Se Roncobilaccio si crede Roma

Di Giorgio Vittadini
08 Maggio 2003
In questi mesi sembra che per alcune forze politiche l’unico problema istituzionale sia il rapporto tra Stato ed ente locale

In questi mesi sembra che per alcune forze politiche l’unico problema istituzionale sia il rapporto tra Stato ed ente locale. In particolare sembra che il problema della democrazia in Italia stia nel trasferimento dei poteri dallo Stato all’ente locale. Siamo così passati dal decentramento delle Bassanini, al cambiamento della Costituzione e adesso alla devolution.

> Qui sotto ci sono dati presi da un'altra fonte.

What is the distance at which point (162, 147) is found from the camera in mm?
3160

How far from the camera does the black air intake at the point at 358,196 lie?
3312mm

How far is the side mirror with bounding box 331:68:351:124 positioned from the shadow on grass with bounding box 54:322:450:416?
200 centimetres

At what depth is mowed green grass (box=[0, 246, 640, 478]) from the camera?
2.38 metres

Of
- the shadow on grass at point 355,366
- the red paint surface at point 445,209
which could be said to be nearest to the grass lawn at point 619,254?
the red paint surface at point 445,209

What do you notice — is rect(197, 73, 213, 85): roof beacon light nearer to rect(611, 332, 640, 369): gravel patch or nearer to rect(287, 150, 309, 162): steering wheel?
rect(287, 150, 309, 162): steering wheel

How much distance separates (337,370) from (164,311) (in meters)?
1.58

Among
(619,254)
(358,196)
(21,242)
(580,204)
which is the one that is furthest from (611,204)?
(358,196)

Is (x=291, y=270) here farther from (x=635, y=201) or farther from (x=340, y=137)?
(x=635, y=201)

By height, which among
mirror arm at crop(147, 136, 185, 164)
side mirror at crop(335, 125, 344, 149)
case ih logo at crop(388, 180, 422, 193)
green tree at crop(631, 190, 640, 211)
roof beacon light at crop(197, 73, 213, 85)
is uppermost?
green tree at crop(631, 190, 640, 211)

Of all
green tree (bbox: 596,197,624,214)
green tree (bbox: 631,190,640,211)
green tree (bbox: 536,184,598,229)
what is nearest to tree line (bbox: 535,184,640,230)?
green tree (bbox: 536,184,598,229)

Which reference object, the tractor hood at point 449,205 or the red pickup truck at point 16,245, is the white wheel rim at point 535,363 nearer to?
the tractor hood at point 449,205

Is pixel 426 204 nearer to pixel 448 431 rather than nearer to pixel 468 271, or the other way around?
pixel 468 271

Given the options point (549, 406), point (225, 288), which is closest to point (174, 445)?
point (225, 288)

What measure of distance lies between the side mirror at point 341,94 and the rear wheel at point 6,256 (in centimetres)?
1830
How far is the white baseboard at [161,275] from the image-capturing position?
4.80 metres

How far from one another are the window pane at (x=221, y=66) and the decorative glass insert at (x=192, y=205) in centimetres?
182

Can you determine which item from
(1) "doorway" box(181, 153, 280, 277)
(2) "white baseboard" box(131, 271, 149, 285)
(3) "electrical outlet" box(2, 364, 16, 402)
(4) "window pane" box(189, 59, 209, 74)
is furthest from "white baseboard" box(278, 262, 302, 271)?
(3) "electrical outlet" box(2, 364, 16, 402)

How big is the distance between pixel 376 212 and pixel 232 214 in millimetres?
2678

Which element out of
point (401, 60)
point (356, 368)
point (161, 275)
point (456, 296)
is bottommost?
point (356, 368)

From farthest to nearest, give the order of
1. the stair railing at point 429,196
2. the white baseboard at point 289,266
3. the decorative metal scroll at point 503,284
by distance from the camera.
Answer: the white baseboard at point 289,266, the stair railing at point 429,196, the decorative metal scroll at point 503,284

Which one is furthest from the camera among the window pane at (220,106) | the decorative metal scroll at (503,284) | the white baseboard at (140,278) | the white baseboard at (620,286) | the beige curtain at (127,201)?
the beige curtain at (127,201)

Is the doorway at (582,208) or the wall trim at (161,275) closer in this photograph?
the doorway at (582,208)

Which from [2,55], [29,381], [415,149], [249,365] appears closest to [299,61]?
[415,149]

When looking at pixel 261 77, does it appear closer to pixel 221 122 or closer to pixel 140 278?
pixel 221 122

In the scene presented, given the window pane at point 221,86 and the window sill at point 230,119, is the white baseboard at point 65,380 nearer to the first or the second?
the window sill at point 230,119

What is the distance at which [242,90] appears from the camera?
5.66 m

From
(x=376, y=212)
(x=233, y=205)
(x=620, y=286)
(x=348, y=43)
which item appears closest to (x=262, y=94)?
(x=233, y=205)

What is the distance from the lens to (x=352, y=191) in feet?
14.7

Non sempre il panorama è chiaro. I partiti sembrano tradire o almeno mutare le premesse su cui hanno chiesto i voti. Chi difende a priori l’ente locale (come se un esponente di un partito per magia fosse a Roncobilaccio più servitore del popolo che a Roma) finisce spesso per diventare statalista. Finisce cioè per difendere ciò che sostengono i partiti avversari. Pubblico è solo ciò che è definito da un politico, ciò che è gestito direttamente da un’amministrazione pubblica (con un requiem per le opere private di pubblica utilità). I partiti “democratici” che si schierano per le privatizzazioni di municipalizzate finiscono spesso per allearsi con quella parte del capitale che ricerca la pubblicizzazione delle perdite e la privatizzazione dei profitti. Infine i più radicali estremisti che si stracciano le vesti nel dire che solo l’ente pubblico difende il povero, in realtà sono semplicemente ipocriti. Sanno benissimo che i loro amici funzionari o politici assoggettano l’ente locale allo psichiatra democratico, alla cooperativa No global, al prete dichiaratamente rivoluzionario che vivono molto lautamente di contributi pubblici. In questo non sono diversi da chi dall’altra parte considera l’ente pubblico luogo di rapina per le sue lobby. Ma l’errore in tutto questo variegato circo Togni non è innanzitutto quello deprecato da qualche pasionaria della politica che a difesa del nostro senso estetico non si è ancora stracciata le vesti. La questione morale per questi personaggi non è il vil denaro, ma un’errata concezione di democrazia che ancor oggi ipertrofizza l’ente locale e lo Stato centrale. In una democrazia moderna tante devono essere le forme di espressione della volontà popolare, di decisione, di potere.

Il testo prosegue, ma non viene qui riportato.